In one of the major passages of the Su Wen (written 2000 years ago) it states “In the fortieth year, kidney yin energy is naturally depleted by half, being depleted by living. In the fiftieth year, the body becomes heavy, and the ears and eyes are no longer sharp. In the sixtieth year, there is yin wilt, Qi (energy) is greatly depleted, there is emptiness below and fullness above.” From this passage we can see that at forty years old, yin is depleted by half simply as a result of the normal ageing process.

There is also an awareness of the progressive weakening of men’s bodies as they age; this perspective is very useful as it orientates treatment towards specific areas of the meridian and channel system. As an example, I have noticed in my own practice that many men have lower back and knee problems over the age of forty-five. Treatment is therefore often focussed on these two areas but also upon the kidney meridian as the underlying declining meridian. This would be different to treating someone in their twenties with a back problem, where declining kidney energy is not necessarily an issue.

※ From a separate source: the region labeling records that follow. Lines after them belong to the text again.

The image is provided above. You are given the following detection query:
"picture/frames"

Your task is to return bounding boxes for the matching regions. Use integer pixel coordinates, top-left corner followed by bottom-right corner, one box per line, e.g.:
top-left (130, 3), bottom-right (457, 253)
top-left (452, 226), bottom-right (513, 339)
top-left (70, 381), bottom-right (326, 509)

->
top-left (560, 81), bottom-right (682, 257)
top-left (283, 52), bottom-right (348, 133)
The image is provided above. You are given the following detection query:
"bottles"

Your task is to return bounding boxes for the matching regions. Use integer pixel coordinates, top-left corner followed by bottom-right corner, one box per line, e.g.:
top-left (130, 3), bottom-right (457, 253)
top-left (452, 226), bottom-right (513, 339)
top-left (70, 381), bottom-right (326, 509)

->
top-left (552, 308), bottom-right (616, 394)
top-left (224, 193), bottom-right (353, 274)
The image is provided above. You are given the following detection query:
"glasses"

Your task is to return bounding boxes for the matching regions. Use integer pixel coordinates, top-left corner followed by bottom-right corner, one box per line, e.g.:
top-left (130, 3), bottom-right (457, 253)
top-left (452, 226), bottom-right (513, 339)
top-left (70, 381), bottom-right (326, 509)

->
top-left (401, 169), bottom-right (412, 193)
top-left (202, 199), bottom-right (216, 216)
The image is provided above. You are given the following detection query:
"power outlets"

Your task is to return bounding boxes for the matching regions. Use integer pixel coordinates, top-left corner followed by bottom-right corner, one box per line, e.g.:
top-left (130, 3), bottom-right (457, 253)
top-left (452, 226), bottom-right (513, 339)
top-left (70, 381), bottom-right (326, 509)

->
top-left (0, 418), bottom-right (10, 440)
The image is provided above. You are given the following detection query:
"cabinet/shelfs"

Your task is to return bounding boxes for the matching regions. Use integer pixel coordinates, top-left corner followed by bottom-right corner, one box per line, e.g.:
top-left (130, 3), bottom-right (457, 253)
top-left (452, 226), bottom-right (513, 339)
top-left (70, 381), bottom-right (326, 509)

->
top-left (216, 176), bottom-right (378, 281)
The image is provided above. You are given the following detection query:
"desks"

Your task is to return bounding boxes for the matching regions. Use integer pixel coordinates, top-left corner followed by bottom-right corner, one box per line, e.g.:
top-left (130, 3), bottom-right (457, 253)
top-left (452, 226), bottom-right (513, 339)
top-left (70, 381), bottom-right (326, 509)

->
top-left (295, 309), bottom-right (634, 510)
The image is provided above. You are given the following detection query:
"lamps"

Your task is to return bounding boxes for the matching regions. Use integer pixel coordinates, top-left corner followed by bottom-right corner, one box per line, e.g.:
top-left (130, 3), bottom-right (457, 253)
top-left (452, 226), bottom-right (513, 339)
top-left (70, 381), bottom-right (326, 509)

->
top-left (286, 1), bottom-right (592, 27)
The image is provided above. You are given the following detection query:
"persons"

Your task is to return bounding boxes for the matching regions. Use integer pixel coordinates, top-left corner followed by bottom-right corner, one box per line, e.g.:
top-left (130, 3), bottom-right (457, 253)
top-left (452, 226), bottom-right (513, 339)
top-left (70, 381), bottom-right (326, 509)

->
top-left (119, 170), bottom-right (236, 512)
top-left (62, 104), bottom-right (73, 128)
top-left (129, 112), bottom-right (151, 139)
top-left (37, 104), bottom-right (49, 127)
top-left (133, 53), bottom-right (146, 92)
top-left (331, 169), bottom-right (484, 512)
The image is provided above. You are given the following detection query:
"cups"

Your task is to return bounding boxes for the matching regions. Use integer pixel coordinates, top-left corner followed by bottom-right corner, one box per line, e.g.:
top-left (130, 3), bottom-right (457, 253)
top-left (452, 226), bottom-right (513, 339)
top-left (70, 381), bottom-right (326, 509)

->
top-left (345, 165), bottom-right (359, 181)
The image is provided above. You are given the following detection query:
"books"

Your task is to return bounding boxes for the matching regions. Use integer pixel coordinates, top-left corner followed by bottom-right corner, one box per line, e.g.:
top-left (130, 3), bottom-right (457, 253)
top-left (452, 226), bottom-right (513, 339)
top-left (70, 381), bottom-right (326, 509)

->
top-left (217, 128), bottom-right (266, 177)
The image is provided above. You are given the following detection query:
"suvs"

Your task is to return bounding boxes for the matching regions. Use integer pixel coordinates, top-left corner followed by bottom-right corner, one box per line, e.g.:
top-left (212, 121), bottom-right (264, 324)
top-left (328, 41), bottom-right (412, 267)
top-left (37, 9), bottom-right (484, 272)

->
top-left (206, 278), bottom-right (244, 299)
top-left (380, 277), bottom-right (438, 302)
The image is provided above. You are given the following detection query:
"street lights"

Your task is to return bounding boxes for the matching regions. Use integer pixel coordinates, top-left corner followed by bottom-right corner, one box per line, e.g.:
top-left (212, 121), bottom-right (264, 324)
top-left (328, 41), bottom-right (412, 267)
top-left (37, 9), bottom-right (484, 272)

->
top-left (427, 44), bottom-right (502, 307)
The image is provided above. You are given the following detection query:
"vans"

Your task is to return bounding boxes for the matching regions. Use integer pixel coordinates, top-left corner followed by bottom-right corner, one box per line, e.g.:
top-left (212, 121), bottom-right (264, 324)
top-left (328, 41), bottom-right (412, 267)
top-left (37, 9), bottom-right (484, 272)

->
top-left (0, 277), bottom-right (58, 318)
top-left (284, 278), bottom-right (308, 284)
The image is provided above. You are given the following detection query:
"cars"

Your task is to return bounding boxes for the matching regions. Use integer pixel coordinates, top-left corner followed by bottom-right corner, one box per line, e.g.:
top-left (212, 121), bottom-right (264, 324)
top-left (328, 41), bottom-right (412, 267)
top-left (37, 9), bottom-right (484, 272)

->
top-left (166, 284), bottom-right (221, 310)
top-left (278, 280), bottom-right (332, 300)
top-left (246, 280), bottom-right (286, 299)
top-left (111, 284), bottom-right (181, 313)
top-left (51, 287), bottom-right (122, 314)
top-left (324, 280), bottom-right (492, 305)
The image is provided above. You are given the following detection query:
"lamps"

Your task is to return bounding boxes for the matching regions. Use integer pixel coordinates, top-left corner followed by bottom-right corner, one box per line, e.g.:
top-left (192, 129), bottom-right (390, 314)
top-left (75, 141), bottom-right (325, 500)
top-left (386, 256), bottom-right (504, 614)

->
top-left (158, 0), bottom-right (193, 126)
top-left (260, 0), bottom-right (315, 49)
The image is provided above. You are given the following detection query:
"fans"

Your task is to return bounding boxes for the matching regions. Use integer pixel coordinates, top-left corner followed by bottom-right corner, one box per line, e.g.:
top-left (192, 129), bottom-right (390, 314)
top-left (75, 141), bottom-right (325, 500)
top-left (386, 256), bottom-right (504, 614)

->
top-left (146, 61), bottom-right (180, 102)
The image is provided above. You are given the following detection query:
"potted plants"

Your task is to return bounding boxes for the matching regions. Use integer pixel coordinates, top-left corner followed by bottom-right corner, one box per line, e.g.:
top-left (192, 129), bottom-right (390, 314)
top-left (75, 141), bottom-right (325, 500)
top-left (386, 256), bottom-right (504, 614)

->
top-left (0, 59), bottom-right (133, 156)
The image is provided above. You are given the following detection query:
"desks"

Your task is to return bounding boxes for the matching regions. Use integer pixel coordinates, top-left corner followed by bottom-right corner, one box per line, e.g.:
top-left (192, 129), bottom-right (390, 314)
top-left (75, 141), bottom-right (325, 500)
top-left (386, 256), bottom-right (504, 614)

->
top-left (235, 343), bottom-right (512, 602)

The kidney meridian, as well as being associated physiologically with the lower back, is also associated with willpower and ambition. In mid life the will gives way to wisdom, so treating the kidneys during this phase of life can help this transition. In a younger man at a different phase of his life, treatment on the kidneys can strengthen and firm the will and channel it into ambition. It is therefore within the scope of Chinese medicine to provide a context and a treatment protocol to assist the so-called ‘midlife crisis’.

In mid life I do not see the changes as a failure of the body that needs to be corrected, rather as an evolutionary process with its gifts as well as its losses. This perspective has important implications in the treatment of men and supports a move away from the predominantly negative stereotypes and clichés associated with ageing.

There is, however, a caveat to the above point that is worth mentioning; Andropause as a Western disease category refers to a collection of endocrinal somatic and psychic changes experienced by men in middle age and beyond. Mostly it is accepted that these are the normal signs of ageing. However in some people there are abnormally low levels of testosterone (hypergonadism, testicular failure), in these cases ART androgen replacement therapy is usually given.

Treating men has always been part of Chinese medicine. Treating specific men’s diseases has until recently been background. A growing interest in alternative health and fertility, together with more research and translation of Chinese source material has prompted more men to seek help from practitioners such as myself. I hope I have shown that Chinese medicine offers a highly specialised and effective treatment for many men’s diseases.